Hey, I was gonna build a hood for my 55 gallon soon, so I was wondering where exactly would be a good place for the filter inlet/outlet to be located. I've seen many people do it on either the sides or the back, so I'm wondering what the advantages/disadvantages are. I'm using a HOB filter right now, but gonna upgrade to a filstar xp3 in a month or two, so I need to know if I should build a opening on the side or back of the hood. Thanks!


----------



## SimplyOrange (Oct 5, 2007)

i've always liked the idea of having the inlet and outlet on opposite sides or at the very least not on top of each other like hobs are setup. at least this way there is a better circulation. i have no clue as to whether that is a fact or not but just seemed reasonable.

how about creating removable sides/panels?


----------



## gotcheaprice (Sep 4, 2007)

Yeah, I thought about putting them on opposite sides too for better circulation. I just see some people have their filter in/outlet right next to each other, so I haven't ever thought about it until I had to to build a hood.

I guess I could try put removable ones, but do you think it'd be nicer if I had holes/squares on the side for the filter hoses? I could make a removable back for my HOB for now, and put holes in the side. 

Not sure how exactly would I do removable, cause I want the front panel and a single panel on top to lift for easier maintenances. I would need need the sides to be in place right?
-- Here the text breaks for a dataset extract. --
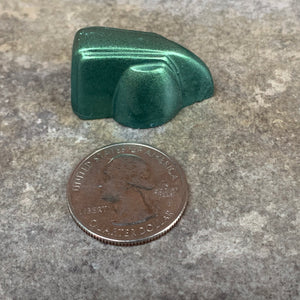 Deco-Wedge Knob with Set Screw - Metallic Green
I guess I could attach it to the back panels, but I don't know exactly how I would do removable in the first place!

and sorry, I've been capitalizating random works in my posts right now for some reason XD.
thanks for the input!


----------



## SimplyOrange (Oct 5, 2007)

pm hoppycalif, he just built a stand/cabinet for his 10g. maybe he can give you better ideas. lol.

why wouldnt the hoses be able to go through the back once you replace the hob's with a canister?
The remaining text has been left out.